_PROBLEM TO SOLVE_:
Could you restate the whole listing below word for word, minus the pictures?

_DATASET SECTION_:
________________________
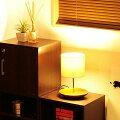【木製でおしゃれ!】寝室のデスクに置ける、木目調デスクライトは?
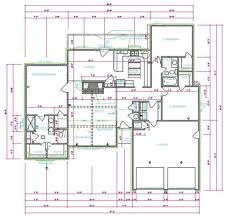 cad 2d software draft draw home floor plan layout architecture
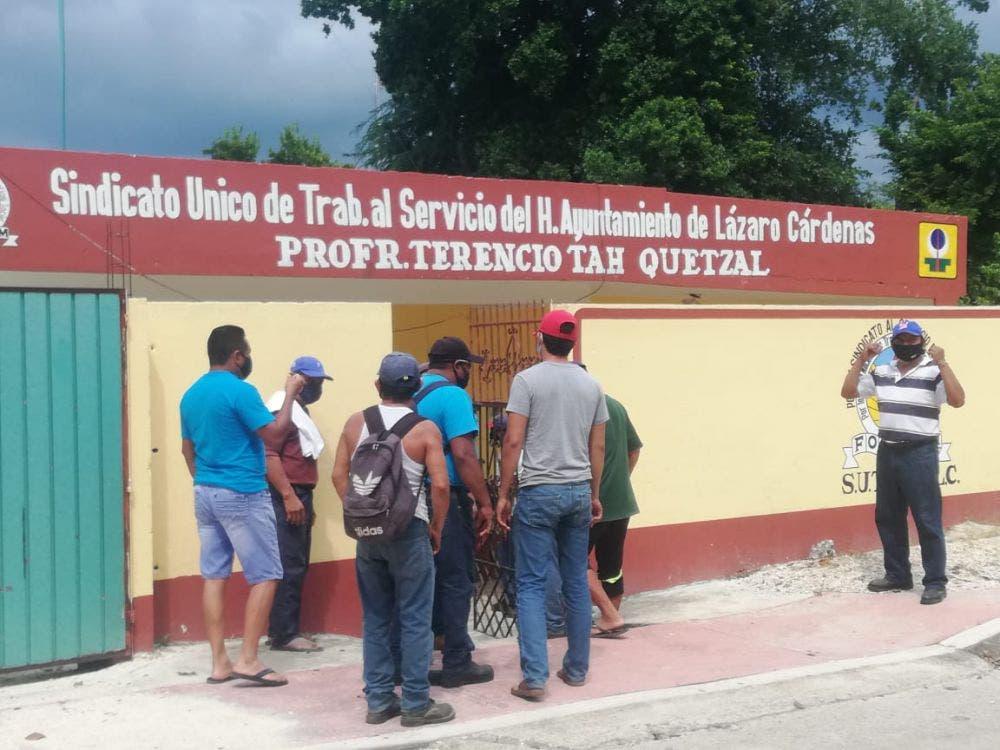 No hay para renovar dirigencia del sindicato burócrata en Lázaro Cárdenas.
________________________
_SOLUTION FOR THIS TASK_:
【木製でおしゃれ!】寝室のデスクに置ける、木目調デスクライトは?
 cad 2d software draft draw home floor plan layout architecture
 No hay para renovar dirigencia del sindicato burócrata en Lázaro Cárdenas.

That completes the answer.